Thursday, 13 March 2014

More monuments, good and different

Discontent unexpectedly boiled over yesterday with the paramount chief of the Ovaherero, Kuaima Riruako accusing government of orchestrated efforts to wipe out the history of the Ovaherero people.
On the eve of the final year of President Hifikepunye Pohamba’s term of office, Chief Riruako described the haste around the erection of the genocide monument, the return of more Namibian skulls from Germany, and the removal of the Reiterdenkmal as steps to confine the suffering and contribution of the Ovaherereo to the dustbin of history. “It was me who spearheaded the search for the Ovaherero and Nama skeletons in German museums, and my government could not even consult me. That is the reason I boycotted last week’s welcoming ceremony,” a visibly angry Riruako said.
On 19 September 2006, Riruako tabled a motion in the National Assembly, in an effort to hold Germany accountable for the genocide committed against the Ovaherero and other Namibian people from 1904 to 1907. The motion received overwhelming support from Swapo and was unanimously adopted by the house. Riruako was joined in his boycott by former Swapo parliamentarian and chairperson of the Nama Genocide Technical Committee, Ida Hoffman, and by the Ovaherero and Ovambanderu Genocide Foundation (OGF),
He added that Chief Hosea Kutako who facilitated the founding president Sam Nujoma’s path to exile, and who happens to be Herero is also not properly honoured by our government.
“He deserves to be on the Nami-bian currency. His contribution to the struggle is so large that the United Nations still have a statue of him at the entrance of the UN headquarters in New York, but they removed those of Eleanor Roosevelt and Winston Churchill,” Riruako added.
According to Riruako, he was against the removal of the Reiterdenkmal, because it is part of the genocide history, and the removal in secrecy and at night was designed to rob the Ovaherero of their memories and is part of the systematic erasure of a history of oppression and suffering at the hands of successive oppressors that started with the imperial German government at the turn of the previous century.
“Now we cannot point out to the world the people that nearly killed us off” Riruako added.

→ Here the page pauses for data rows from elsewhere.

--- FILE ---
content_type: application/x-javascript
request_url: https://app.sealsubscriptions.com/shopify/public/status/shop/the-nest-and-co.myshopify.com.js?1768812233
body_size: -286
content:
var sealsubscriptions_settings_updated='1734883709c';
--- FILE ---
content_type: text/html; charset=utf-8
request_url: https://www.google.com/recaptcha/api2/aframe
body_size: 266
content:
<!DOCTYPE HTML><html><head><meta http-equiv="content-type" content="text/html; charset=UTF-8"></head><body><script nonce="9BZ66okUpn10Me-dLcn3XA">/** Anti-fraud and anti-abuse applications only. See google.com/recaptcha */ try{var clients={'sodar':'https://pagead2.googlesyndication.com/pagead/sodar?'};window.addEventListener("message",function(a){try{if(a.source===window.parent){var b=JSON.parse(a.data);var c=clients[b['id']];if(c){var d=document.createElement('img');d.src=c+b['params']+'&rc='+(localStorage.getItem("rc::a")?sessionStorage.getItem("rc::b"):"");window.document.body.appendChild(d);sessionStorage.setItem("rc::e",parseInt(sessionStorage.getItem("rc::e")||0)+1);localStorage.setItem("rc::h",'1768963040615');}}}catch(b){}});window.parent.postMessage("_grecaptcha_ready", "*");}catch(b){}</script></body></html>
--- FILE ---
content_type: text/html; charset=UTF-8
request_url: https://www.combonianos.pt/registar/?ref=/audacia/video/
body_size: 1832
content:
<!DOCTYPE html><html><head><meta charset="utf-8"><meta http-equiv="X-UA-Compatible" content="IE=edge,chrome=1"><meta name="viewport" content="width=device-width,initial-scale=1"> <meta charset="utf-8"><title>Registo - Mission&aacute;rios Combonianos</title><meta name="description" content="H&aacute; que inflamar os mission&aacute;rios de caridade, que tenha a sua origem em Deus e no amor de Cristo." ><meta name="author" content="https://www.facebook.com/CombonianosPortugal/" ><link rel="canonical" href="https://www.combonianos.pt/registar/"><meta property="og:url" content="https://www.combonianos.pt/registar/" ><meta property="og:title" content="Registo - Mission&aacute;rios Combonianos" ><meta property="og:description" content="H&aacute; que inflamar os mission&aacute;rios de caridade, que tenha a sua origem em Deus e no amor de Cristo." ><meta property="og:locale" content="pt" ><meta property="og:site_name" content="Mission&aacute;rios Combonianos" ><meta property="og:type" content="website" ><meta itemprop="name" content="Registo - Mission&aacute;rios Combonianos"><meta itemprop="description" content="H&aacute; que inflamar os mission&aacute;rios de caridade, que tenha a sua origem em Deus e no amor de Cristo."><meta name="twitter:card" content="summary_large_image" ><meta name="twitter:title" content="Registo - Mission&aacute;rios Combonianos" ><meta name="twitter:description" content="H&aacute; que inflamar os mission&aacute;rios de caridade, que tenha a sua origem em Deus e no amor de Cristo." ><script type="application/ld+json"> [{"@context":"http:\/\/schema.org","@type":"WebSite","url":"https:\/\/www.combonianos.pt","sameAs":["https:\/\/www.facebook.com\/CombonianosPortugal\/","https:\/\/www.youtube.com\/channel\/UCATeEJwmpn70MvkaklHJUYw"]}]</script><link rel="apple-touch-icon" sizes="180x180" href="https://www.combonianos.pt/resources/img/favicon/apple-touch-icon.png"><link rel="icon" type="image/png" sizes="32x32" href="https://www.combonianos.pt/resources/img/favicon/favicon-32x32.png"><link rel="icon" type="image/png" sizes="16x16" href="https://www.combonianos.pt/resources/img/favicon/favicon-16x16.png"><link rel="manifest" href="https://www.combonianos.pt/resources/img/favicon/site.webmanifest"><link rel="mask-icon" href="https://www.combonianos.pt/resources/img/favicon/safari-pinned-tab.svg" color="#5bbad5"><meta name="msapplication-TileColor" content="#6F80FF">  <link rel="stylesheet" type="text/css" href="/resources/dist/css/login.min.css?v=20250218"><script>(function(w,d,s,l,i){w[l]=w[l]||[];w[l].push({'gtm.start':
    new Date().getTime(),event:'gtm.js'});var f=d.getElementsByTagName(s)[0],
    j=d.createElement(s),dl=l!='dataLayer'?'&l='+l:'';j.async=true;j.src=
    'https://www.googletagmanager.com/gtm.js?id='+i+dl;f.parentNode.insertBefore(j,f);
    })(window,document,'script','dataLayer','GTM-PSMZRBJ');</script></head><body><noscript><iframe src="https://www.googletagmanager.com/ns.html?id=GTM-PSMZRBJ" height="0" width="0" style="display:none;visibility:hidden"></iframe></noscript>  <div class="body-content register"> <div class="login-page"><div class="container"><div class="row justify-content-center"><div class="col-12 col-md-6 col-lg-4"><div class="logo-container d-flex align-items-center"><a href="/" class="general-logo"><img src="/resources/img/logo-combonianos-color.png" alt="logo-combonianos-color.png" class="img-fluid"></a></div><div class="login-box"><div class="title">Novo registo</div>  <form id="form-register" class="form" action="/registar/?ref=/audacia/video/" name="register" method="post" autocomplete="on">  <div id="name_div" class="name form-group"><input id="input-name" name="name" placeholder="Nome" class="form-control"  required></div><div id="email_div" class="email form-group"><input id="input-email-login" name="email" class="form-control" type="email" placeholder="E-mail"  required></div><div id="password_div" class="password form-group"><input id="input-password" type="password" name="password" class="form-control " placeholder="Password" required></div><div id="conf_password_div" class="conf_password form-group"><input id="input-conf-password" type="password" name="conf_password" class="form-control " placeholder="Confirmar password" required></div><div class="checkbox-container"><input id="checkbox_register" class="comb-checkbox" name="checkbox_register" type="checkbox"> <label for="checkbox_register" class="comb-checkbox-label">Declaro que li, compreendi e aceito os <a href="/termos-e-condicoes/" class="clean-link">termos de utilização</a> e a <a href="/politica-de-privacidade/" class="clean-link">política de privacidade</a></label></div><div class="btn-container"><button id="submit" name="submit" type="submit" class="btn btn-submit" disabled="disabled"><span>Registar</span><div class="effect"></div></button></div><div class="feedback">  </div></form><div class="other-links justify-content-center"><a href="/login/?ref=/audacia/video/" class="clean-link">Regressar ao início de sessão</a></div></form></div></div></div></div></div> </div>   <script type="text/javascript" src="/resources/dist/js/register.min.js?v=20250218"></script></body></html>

In an even bigger threat of national embarrassment, Chief Riruako threatened to boycott the unveiling of the genocide monument as he does not want to be part of the generalisation of Namibian history by denying the special victim status of the Ovaherero.
Adamant to see through the reparations demands in his lifetime, Riruako said if government continues to deal with the genocide issue in the manner it is currently being handled, then he will be tempted to deal with the German government himself, even if it would require taking it to court.
His first attempt failed when in 2001 he and other Heroro chiefs took the German government to the US High Court over the genocide, demanding $2 billion in reparations.